時短勤務が評価されない構造について

essay02 本音&人生観

時短勤務は、バッテリーの消耗が早い働き方だと思う

使いすぎたスマートフォンが熱を持つように、時短勤務中の私の脳はいつも熱を持っていた。

限られた6時間の中で、企画・ルーティン業務・役員プレゼン・新人教育・社内研修をこなす。
常に1.5倍速で頭を回転させながら、時計を見る。また時計を見る。

効率化しなければ終わらない。でも、その「効率化」は誰にも見えない。


「会社にいる時間=貢献」という、変えられない評価軸

3年間、時短勤務をしながら気づいたことがある。

どれだけ工夫しても、評価は頭打ちになる。

私がいた会社では、銀行などから出向という形で、現場の仕事をよく知らないまま部長クラスとして入ってくるケースが珍しくなかった。入社間もない彼らには、部下がどんな工夫をしてアウトプットしているかを把握する余裕がない。

結果として、仕事の成果ではなく「誰が長く会社にいるか」という滞在時間でしか貢献度を測れなくなる。

時短である以上、その軸では永遠に不利だ。

質を維持しても評価されない。時間でも評価されない。

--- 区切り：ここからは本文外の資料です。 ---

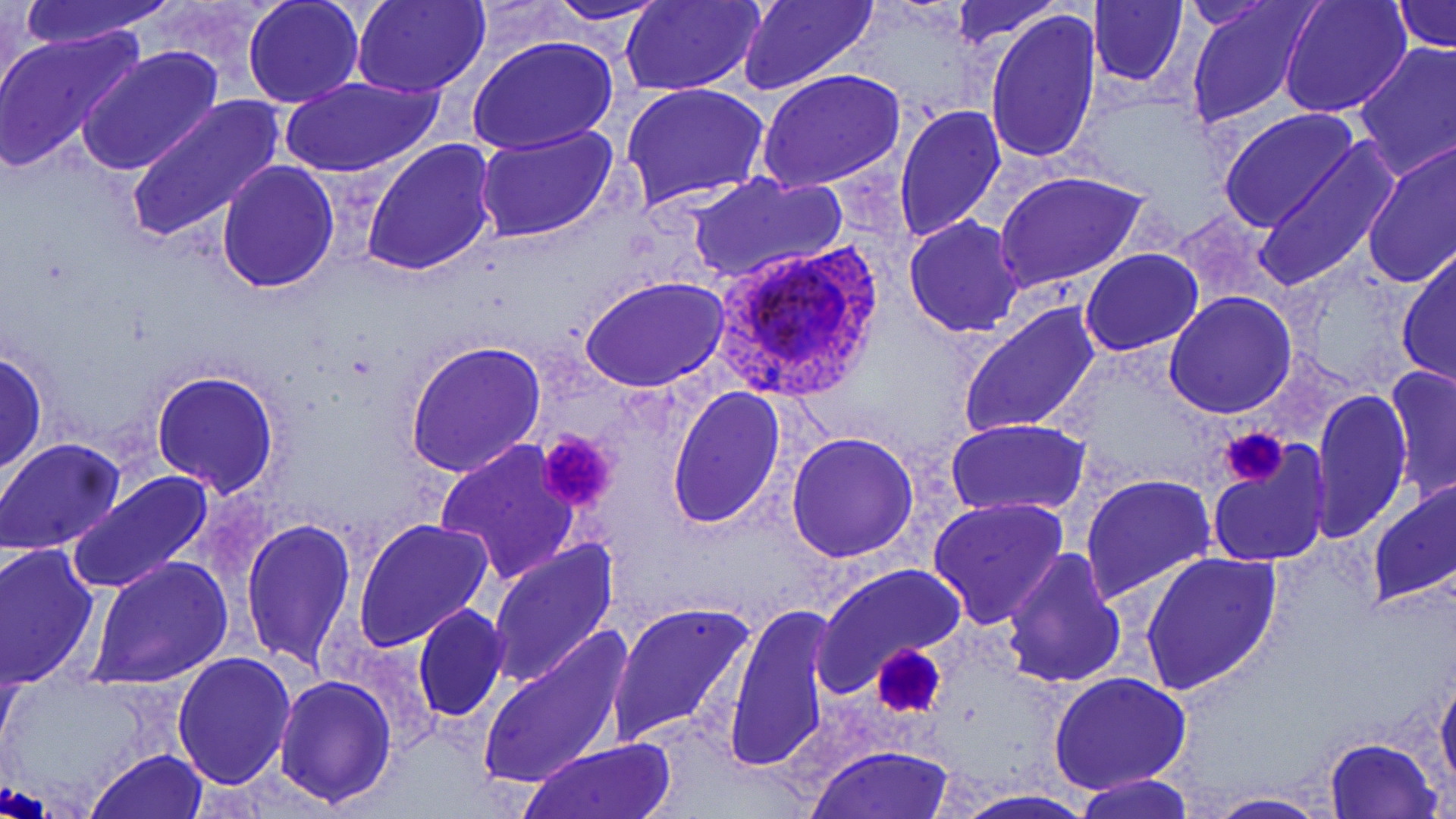
Summary:
  - Coordinate format: approximate bounding boxes as (x1, y1, x2, y2) in pixels
  - Uninfected red blood cell locations: (17, 0, 175, 49), (242, 0, 363, 108), (352, 0, 490, 97), (543, 0, 675, 25), (620, 0, 765, 94), (737, 0, 881, 96), (948, 0, 1060, 48), (1090, 0, 1188, 87), (1278, 0, 1410, 119), (1184, 1, 1319, 127), (1394, 1, 1453, 51), (986, 11, 1100, 165), (0, 24, 145, 174), (468, 36, 619, 156), (1352, 40, 1456, 183), (77, 45, 227, 178), (756, 68, 906, 194), (278, 74, 447, 179), (621, 83, 771, 211), (126, 95, 287, 244), (894, 103, 1006, 243), (1218, 107, 1357, 232), (474, 123, 620, 244), (360, 138, 499, 276), (1253, 139, 1401, 293), (1360, 139, 1456, 289), (216, 161, 339, 293), (995, 171, 1148, 293), (688, 173, 843, 282), (904, 216, 1026, 336), (1397, 247, 1456, 389), (1080, 249, 1202, 357), (580, 276, 729, 392), (1164, 293, 1297, 418), (959, 303, 1101, 438), (403, 341, 545, 477), (0, 350, 48, 475), (1385, 366, 1456, 499), (151, 369, 280, 497), (664, 383, 785, 529), (1310, 388, 1413, 543), (946, 418, 1091, 518), (786, 431, 918, 559), (0, 438, 126, 556), (436, 439, 582, 585), (1206, 443, 1330, 568), (67, 471, 215, 595), (1079, 473, 1217, 604), (1366, 475, 1456, 607), (928, 497, 1069, 629), (353, 517, 496, 651), (242, 518, 356, 669), (489, 538, 621, 691), (0, 542, 101, 690), (1003, 547, 1127, 689), (1137, 550, 1282, 696), (89, 557, 233, 687), (813, 563, 966, 695), (606, 600, 755, 749), (412, 602, 509, 723), (724, 602, 835, 770), (476, 626, 632, 791), (172, 652, 297, 790), (1436, 669, 1456, 799), (1048, 671, 1192, 793), (275, 676, 397, 808), (1323, 736, 1444, 819), (520, 740, 678, 818), (809, 743, 956, 818), (88, 749, 208, 819), (1078, 774, 1194, 819), (951, 789, 1100, 819), (1203, 792, 1330, 819)
  - Platelet locations: (1221, 425, 1289, 488), (536, 430, 619, 515), (871, 644, 948, 720)
  - Plasmodium ovale-infected red blood cell locations: (707, 242, 887, 406)
  - Slide-level diagnosis: Plasmodium ovale
  - Magnification: 1000x
  - Stain: May-Grünwald-Giemsa
  - Image size: 1456×819 pixels
  - Field of view: one of a larger specimen
  - Preparation: thin blood smear
  - Modality: light microscopy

**「どん詰まり」**という言葉が、頭に浮かんだ。


保守的な環境が、静かに「未来」を奪っていく

評価の問題だけではなかった。

上場企業としてのセキュリティを優先するあまり、使えるAIツールや新しいアイデアがことごとく制限される。DX推進と言いながら、挑戦しようとするたびに壁が現れる。

世の中は毎日アップデートされているのに、会社の中にいるだけで自分の成長が止まっていく感覚。

「このままここにいたら、数年後には取り返しがつかなくなる」

その危機感が、私の背中を押した。


自分の市場価値を守るために、「個人の土壌」を選んだ

今は、AIを毎日フル活用している。
良き相談相手として、チームメンバーとして。

会社にいたときよりも、ずっと「前に進んでいる」感覚がある。

時短勤務の3年間は消耗の連続だった。
でも、あの虚無感があったから、今ここにいる。


まとめ:時短勤務が消耗する本当の理由

  • 効率化しても、プロセスは評価対象にならない
  • 「滞在時間=貢献」という評価軸は、上の世代の価値観に根ざしている
  • 保守的な環境は、気づかないうちに市場価値を削っていく

頑張っているのに報われない。そう感じているワーママは、あなただけじゃない。